Texto fornecido:
***
A equipe da Eco Nordeste visitou o local no dia 14 de janeiro de 2021 e constatou que, ao longo da faixa de praia, entre a Rua João Cordeiro e a Avenida Rui Barbosa, um trecho de aproximadamente 850 metros, foram fixadas quatro placas de alerta aos banhistas sobre a profundidade da praia, além da disponibilização de uma cabine para o guarda-vidas. Para o especialista Jeovah Meireles, essa estrutura não é suficiente. “Faltam placas sinalizadoras, não há zoneamento seguro específico para os banhistas, tampouco uma presença contínua do poder público com os salva-vidas, o que gera impactos que podem causar afogamentos”.
Sobre o andamento das obras de requalificação da Beira-Mar e os benefícios para a população, em resposta, a Seinf enviou matéria do dia 11 de janeiro de 2021, publicada no site da Prefeitura de Fortaleza. Segundo o Município, 90% da obra já foi executada e a previsão de conclusão é em junho de 2021. A reforma prevê ampliação do calçadão, aumento de vagas de estacionamento, quiosques de alimentação e bebidas, entre outros. Nas informações oficiais da Prefeitura, como benefícios dessas intervenções, destacam-se a ampliação das opções de lazer e esporte bem como o fortalecimento do turismo.
***
Exercício escrito: De acordo com o texto fornecido, quantas placas de alerta aos banhistas foram fixadas no trecho de praia entre a Rua João Cordeiro e a Avenida Rui Barbosa? Baseie-se somente no texto fornecido.
***
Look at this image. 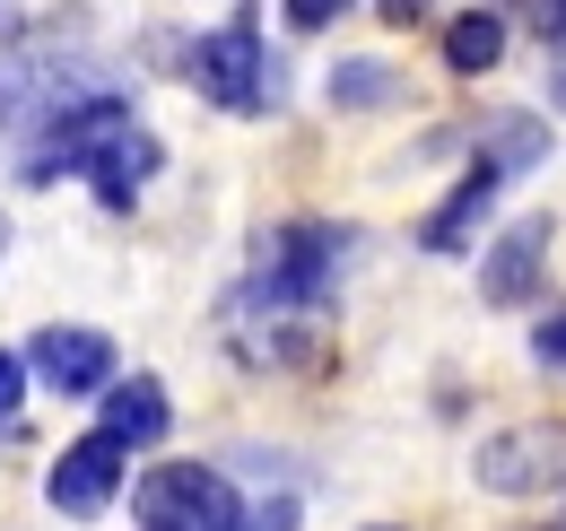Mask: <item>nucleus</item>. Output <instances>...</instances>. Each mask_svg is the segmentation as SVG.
<instances>
[{
    "instance_id": "obj_1",
    "label": "nucleus",
    "mask_w": 566,
    "mask_h": 531,
    "mask_svg": "<svg viewBox=\"0 0 566 531\" xmlns=\"http://www.w3.org/2000/svg\"><path fill=\"white\" fill-rule=\"evenodd\" d=\"M157 166H166V139L140 123V105L123 87H96V96L53 105L35 123V139L18 148V184H35V192L44 184H87L105 209H132L157 184Z\"/></svg>"
},
{
    "instance_id": "obj_2",
    "label": "nucleus",
    "mask_w": 566,
    "mask_h": 531,
    "mask_svg": "<svg viewBox=\"0 0 566 531\" xmlns=\"http://www.w3.org/2000/svg\"><path fill=\"white\" fill-rule=\"evenodd\" d=\"M349 253H357V227H340V218L271 227L262 253H253V279L235 288V314H323L349 279Z\"/></svg>"
},
{
    "instance_id": "obj_3",
    "label": "nucleus",
    "mask_w": 566,
    "mask_h": 531,
    "mask_svg": "<svg viewBox=\"0 0 566 531\" xmlns=\"http://www.w3.org/2000/svg\"><path fill=\"white\" fill-rule=\"evenodd\" d=\"M184 79H192L210 105H227V114H271V105H280V62H271V44H262L253 18H227L218 35H201L192 62H184Z\"/></svg>"
},
{
    "instance_id": "obj_4",
    "label": "nucleus",
    "mask_w": 566,
    "mask_h": 531,
    "mask_svg": "<svg viewBox=\"0 0 566 531\" xmlns=\"http://www.w3.org/2000/svg\"><path fill=\"white\" fill-rule=\"evenodd\" d=\"M235 514H244V497L210 462H157L132 479V523L140 531H227Z\"/></svg>"
},
{
    "instance_id": "obj_5",
    "label": "nucleus",
    "mask_w": 566,
    "mask_h": 531,
    "mask_svg": "<svg viewBox=\"0 0 566 531\" xmlns=\"http://www.w3.org/2000/svg\"><path fill=\"white\" fill-rule=\"evenodd\" d=\"M96 87H114V70H96L87 53H53V44L0 53V132H35L53 105L96 96Z\"/></svg>"
},
{
    "instance_id": "obj_6",
    "label": "nucleus",
    "mask_w": 566,
    "mask_h": 531,
    "mask_svg": "<svg viewBox=\"0 0 566 531\" xmlns=\"http://www.w3.org/2000/svg\"><path fill=\"white\" fill-rule=\"evenodd\" d=\"M27 375L44 384V393L62 400H96L123 366H114V340L87 332V323H44V332L27 340Z\"/></svg>"
},
{
    "instance_id": "obj_7",
    "label": "nucleus",
    "mask_w": 566,
    "mask_h": 531,
    "mask_svg": "<svg viewBox=\"0 0 566 531\" xmlns=\"http://www.w3.org/2000/svg\"><path fill=\"white\" fill-rule=\"evenodd\" d=\"M471 470L496 497H549V488H566V427H505L471 454Z\"/></svg>"
},
{
    "instance_id": "obj_8",
    "label": "nucleus",
    "mask_w": 566,
    "mask_h": 531,
    "mask_svg": "<svg viewBox=\"0 0 566 531\" xmlns=\"http://www.w3.org/2000/svg\"><path fill=\"white\" fill-rule=\"evenodd\" d=\"M123 445L96 427V436H78V445H62L53 454V470H44V497H53V514H71V523H96L114 497H123Z\"/></svg>"
},
{
    "instance_id": "obj_9",
    "label": "nucleus",
    "mask_w": 566,
    "mask_h": 531,
    "mask_svg": "<svg viewBox=\"0 0 566 531\" xmlns=\"http://www.w3.org/2000/svg\"><path fill=\"white\" fill-rule=\"evenodd\" d=\"M549 236H558L549 218H514L489 253H480V296H489V305H532L541 279H549Z\"/></svg>"
},
{
    "instance_id": "obj_10",
    "label": "nucleus",
    "mask_w": 566,
    "mask_h": 531,
    "mask_svg": "<svg viewBox=\"0 0 566 531\" xmlns=\"http://www.w3.org/2000/svg\"><path fill=\"white\" fill-rule=\"evenodd\" d=\"M505 184H514L505 166L471 157V175H462V184H453V192H444V200L419 218V244H427V253H462V244L489 227V209H496V192H505Z\"/></svg>"
},
{
    "instance_id": "obj_11",
    "label": "nucleus",
    "mask_w": 566,
    "mask_h": 531,
    "mask_svg": "<svg viewBox=\"0 0 566 531\" xmlns=\"http://www.w3.org/2000/svg\"><path fill=\"white\" fill-rule=\"evenodd\" d=\"M96 427L123 445V454H148V445H166V427H175V400L157 375H114L105 393H96Z\"/></svg>"
},
{
    "instance_id": "obj_12",
    "label": "nucleus",
    "mask_w": 566,
    "mask_h": 531,
    "mask_svg": "<svg viewBox=\"0 0 566 531\" xmlns=\"http://www.w3.org/2000/svg\"><path fill=\"white\" fill-rule=\"evenodd\" d=\"M505 62V18L496 9H462L453 27H444V70H462V79H480V70Z\"/></svg>"
},
{
    "instance_id": "obj_13",
    "label": "nucleus",
    "mask_w": 566,
    "mask_h": 531,
    "mask_svg": "<svg viewBox=\"0 0 566 531\" xmlns=\"http://www.w3.org/2000/svg\"><path fill=\"white\" fill-rule=\"evenodd\" d=\"M480 157L505 166V175H523V166H541V157H549V123H532V114H489Z\"/></svg>"
},
{
    "instance_id": "obj_14",
    "label": "nucleus",
    "mask_w": 566,
    "mask_h": 531,
    "mask_svg": "<svg viewBox=\"0 0 566 531\" xmlns=\"http://www.w3.org/2000/svg\"><path fill=\"white\" fill-rule=\"evenodd\" d=\"M401 96V79L384 62H340L332 70V105H349V114H366V105H392Z\"/></svg>"
},
{
    "instance_id": "obj_15",
    "label": "nucleus",
    "mask_w": 566,
    "mask_h": 531,
    "mask_svg": "<svg viewBox=\"0 0 566 531\" xmlns=\"http://www.w3.org/2000/svg\"><path fill=\"white\" fill-rule=\"evenodd\" d=\"M280 18L296 27V35H323V27H340V18H349V0H280Z\"/></svg>"
},
{
    "instance_id": "obj_16",
    "label": "nucleus",
    "mask_w": 566,
    "mask_h": 531,
    "mask_svg": "<svg viewBox=\"0 0 566 531\" xmlns=\"http://www.w3.org/2000/svg\"><path fill=\"white\" fill-rule=\"evenodd\" d=\"M18 400H27V357H18V348H0V427L18 418Z\"/></svg>"
},
{
    "instance_id": "obj_17",
    "label": "nucleus",
    "mask_w": 566,
    "mask_h": 531,
    "mask_svg": "<svg viewBox=\"0 0 566 531\" xmlns=\"http://www.w3.org/2000/svg\"><path fill=\"white\" fill-rule=\"evenodd\" d=\"M532 366H566V314H549V323L532 332Z\"/></svg>"
},
{
    "instance_id": "obj_18",
    "label": "nucleus",
    "mask_w": 566,
    "mask_h": 531,
    "mask_svg": "<svg viewBox=\"0 0 566 531\" xmlns=\"http://www.w3.org/2000/svg\"><path fill=\"white\" fill-rule=\"evenodd\" d=\"M532 18H541V35H549V44H566V0H532Z\"/></svg>"
},
{
    "instance_id": "obj_19",
    "label": "nucleus",
    "mask_w": 566,
    "mask_h": 531,
    "mask_svg": "<svg viewBox=\"0 0 566 531\" xmlns=\"http://www.w3.org/2000/svg\"><path fill=\"white\" fill-rule=\"evenodd\" d=\"M384 9H392V18H419V9H427V0H384Z\"/></svg>"
},
{
    "instance_id": "obj_20",
    "label": "nucleus",
    "mask_w": 566,
    "mask_h": 531,
    "mask_svg": "<svg viewBox=\"0 0 566 531\" xmlns=\"http://www.w3.org/2000/svg\"><path fill=\"white\" fill-rule=\"evenodd\" d=\"M549 105H558V114H566V70H558V79H549Z\"/></svg>"
},
{
    "instance_id": "obj_21",
    "label": "nucleus",
    "mask_w": 566,
    "mask_h": 531,
    "mask_svg": "<svg viewBox=\"0 0 566 531\" xmlns=\"http://www.w3.org/2000/svg\"><path fill=\"white\" fill-rule=\"evenodd\" d=\"M0 253H9V218H0Z\"/></svg>"
},
{
    "instance_id": "obj_22",
    "label": "nucleus",
    "mask_w": 566,
    "mask_h": 531,
    "mask_svg": "<svg viewBox=\"0 0 566 531\" xmlns=\"http://www.w3.org/2000/svg\"><path fill=\"white\" fill-rule=\"evenodd\" d=\"M549 531H566V523H549Z\"/></svg>"
}]
</instances>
***
Exercício resolvido: Quatro placas.